[Extract to read Boundary: Start]
How is this going to help? So, I pay $10 instead of $24? I suppose the lower price will get more people to buy, but will it be 2.4 times as many people?!?. Sounds like a gamble to me. If they need more money, just raise the annual to $26.


----------



## glockman55 (Mar 9, 2006)

Sounds good to me, I camp 10 days a year at a State Park and buy an annual sticker for my truck and my wife's car just for that trip, it's cheaper than the daily fee.


----------



## Zofchak (Jan 10, 2003)

Why have daily stickers, annual stickers and specially marked plates? This seems like such a hassle when they could easily include a sticker with plate renewals that have paid the $10 fee. They could then use the existing infrastructure to check compliance and sell daily/annual passes at full price to those who have opted out, but changed their mind. I do like the higher fees for those caught without stickers. If this passes it would seem fair that those who opt out, but still use the parks should be held accountable.


----------



## glockman55 (Mar 9, 2006)

I think the whole idea of the $10.00 fee at plate renewal is to charge every one, even those who choose not to use our State Parks, to raise enough money to cover the loss of the annual $24.00 sticker from just a few.


----------



## Moss_835 (Feb 1, 2002)

I don't know if this is good for the State or not...but, for me it would be a lot cheaper. As stated above I can have my truck and car State park ready much cheaper. Will the areas be more crowded ??? I doubt it ... 
As I have said many times " I may not be the sharpest knife in the drawer" ...but those pushing this bill must have figured a way for it to be more profitable. It just seems to me everytime the "powers to be " do a tax cut, or other cost saving measure... I end up paying more in the end for some reason. 

Moss_835


----------



## Roosevelt (Sep 21, 2007)

I can't see em only charging 10 unless they are planning on charging every licence holder in MI.

something is missing from this equation.

right now you need a 24.00 park sticker plus a boat launch sticker in some places.


----------



## GVDocHoliday (Sep 5, 2003)

Roosevelt said:


> I can't see em only charging 10 unless they are planning on charging every licence holder in MI.
> 
> something is missing from this equation.
> 
> right now you need a 24.00 park sticker plus a boat launch sticker in some places.


They are intending on charging every license holder in MI. 

The model proposed my MI State Parks is based on the model used in Montana. Our model is better however because it accounts for inflation and the passport fee will adjust accordingly.
[Extract to read Boundary: End]
Task prompt
In the forum thread, the park fee plan is said to be based on a model from which state? The material after the forum thread is unrelated to it.
[Recorded data Boundary: Start]
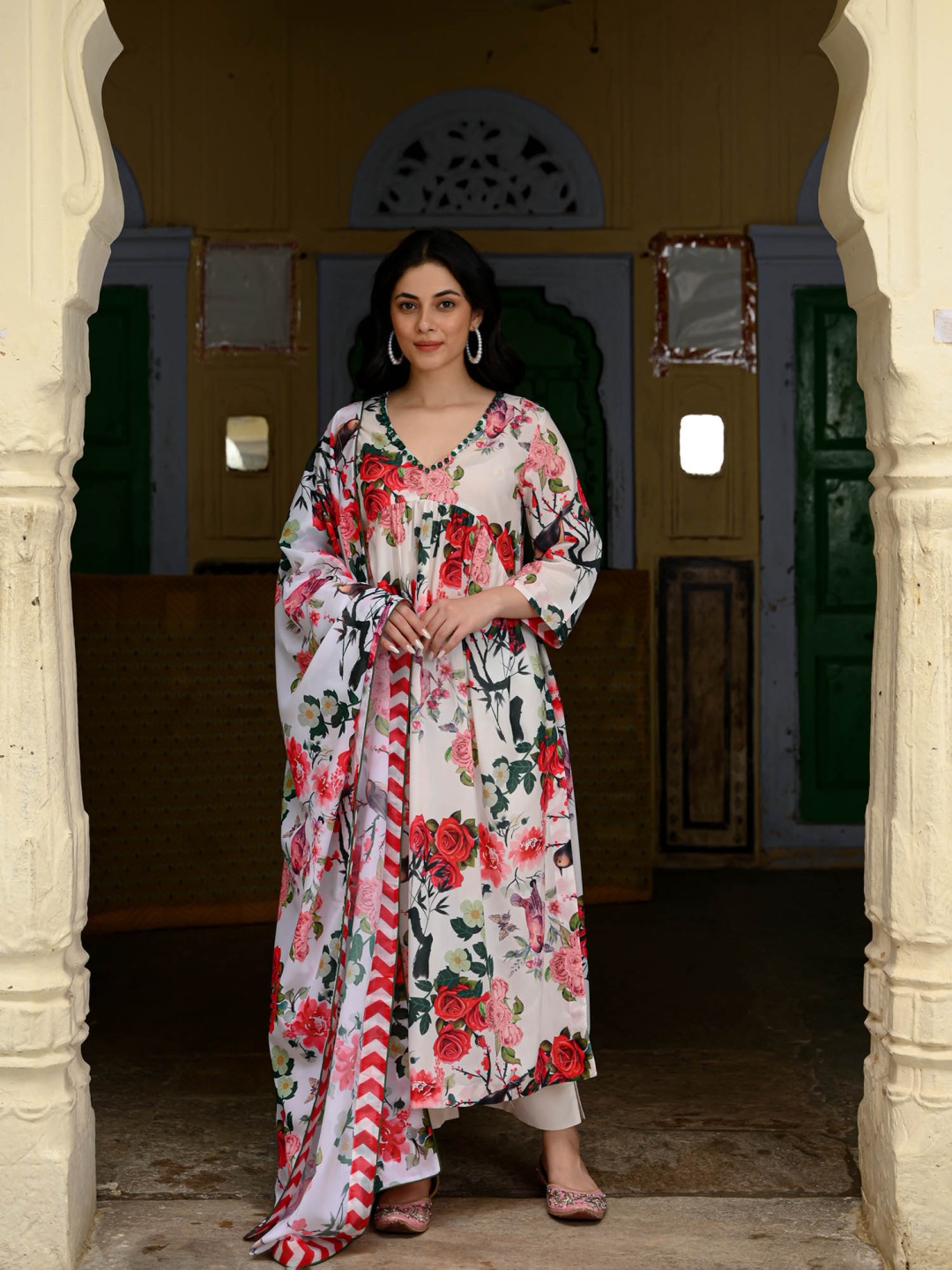 

NUHH Floral Printed V-Neck Beads and Stones Anarkali Kurta With Trousers & Dupatta, White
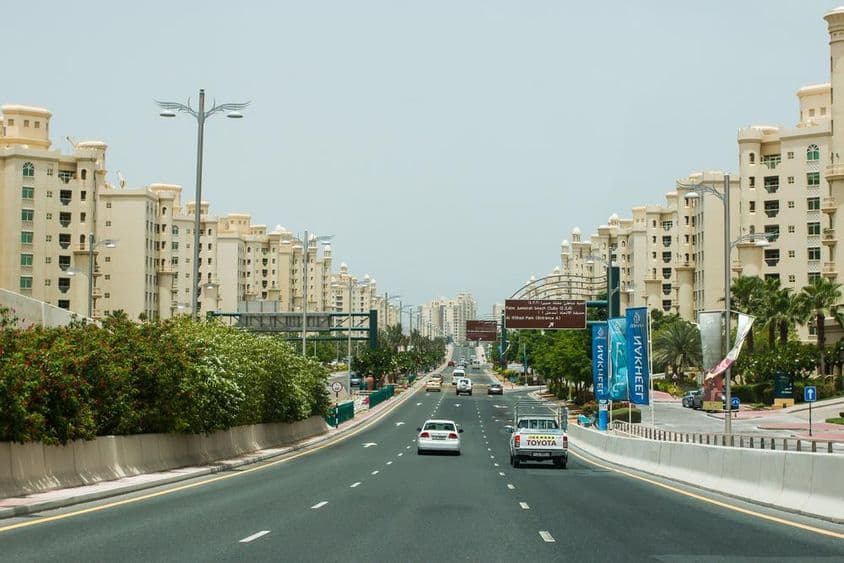 Trânsito de Dubai fora dos horários de pico.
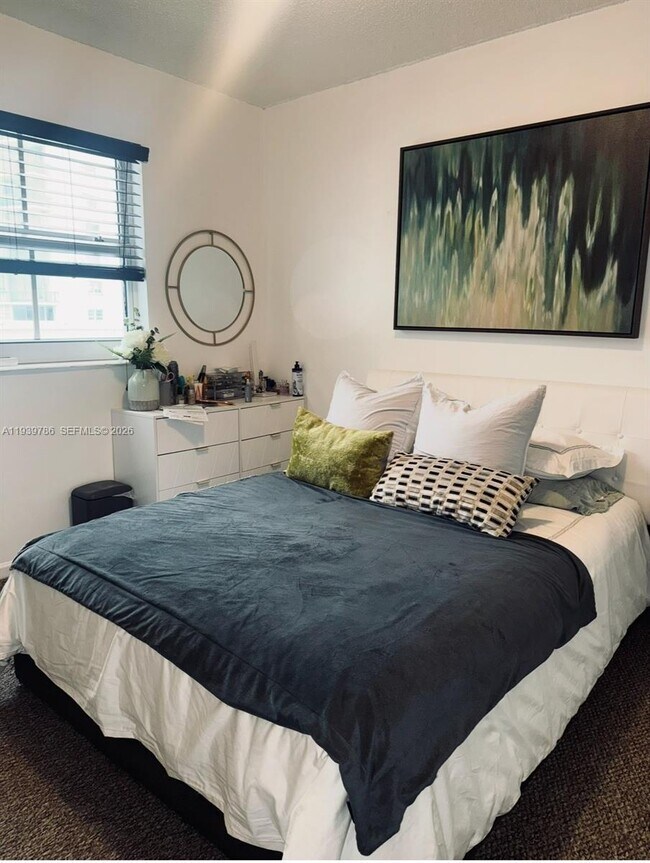 Building Photo - 185 SE 14th Terrace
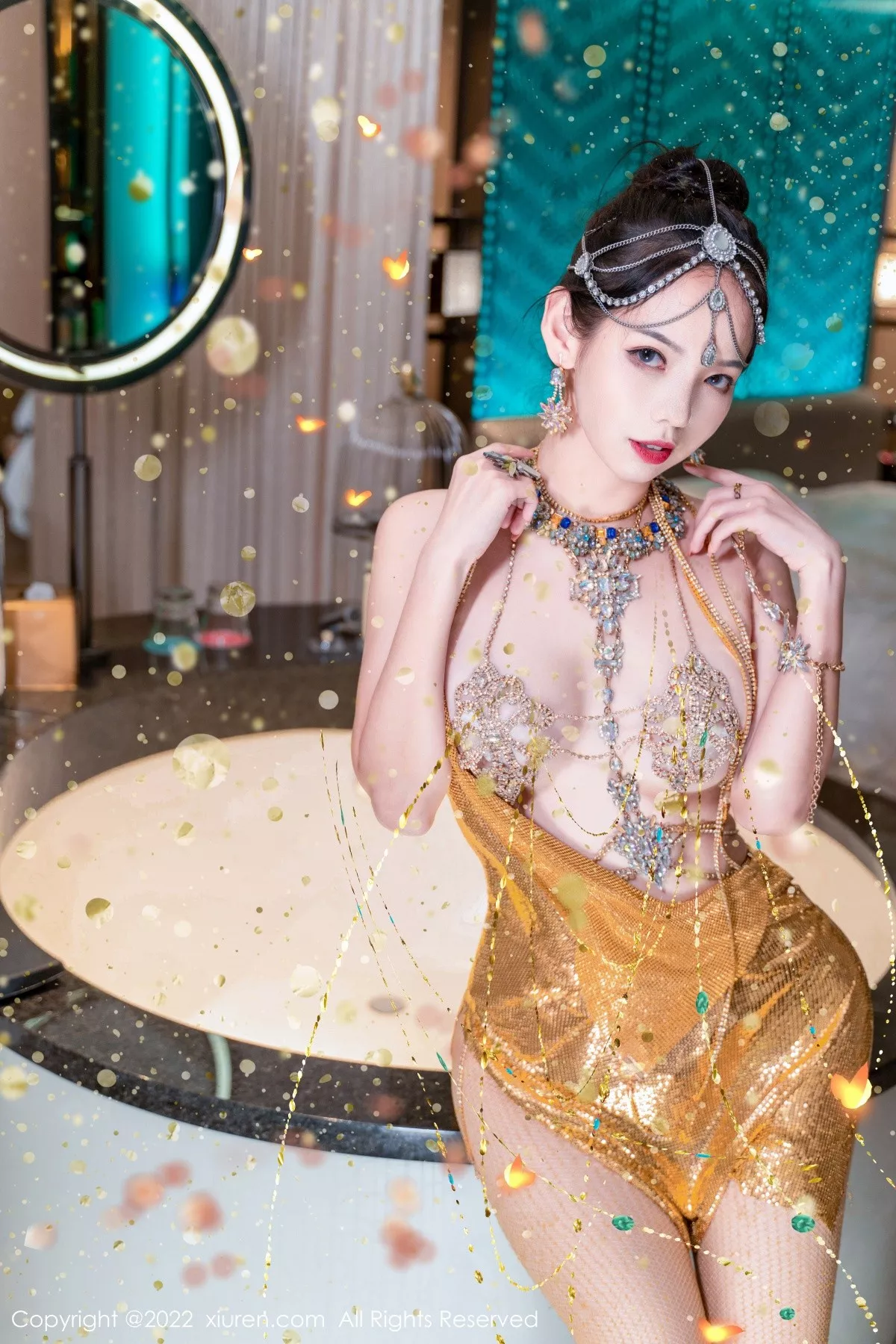 图片[4]-[XiuRen秀人网]第5559期大美妞儿写真-秀人集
[Recorded data Boundary: End]
Finished exercise
Montana.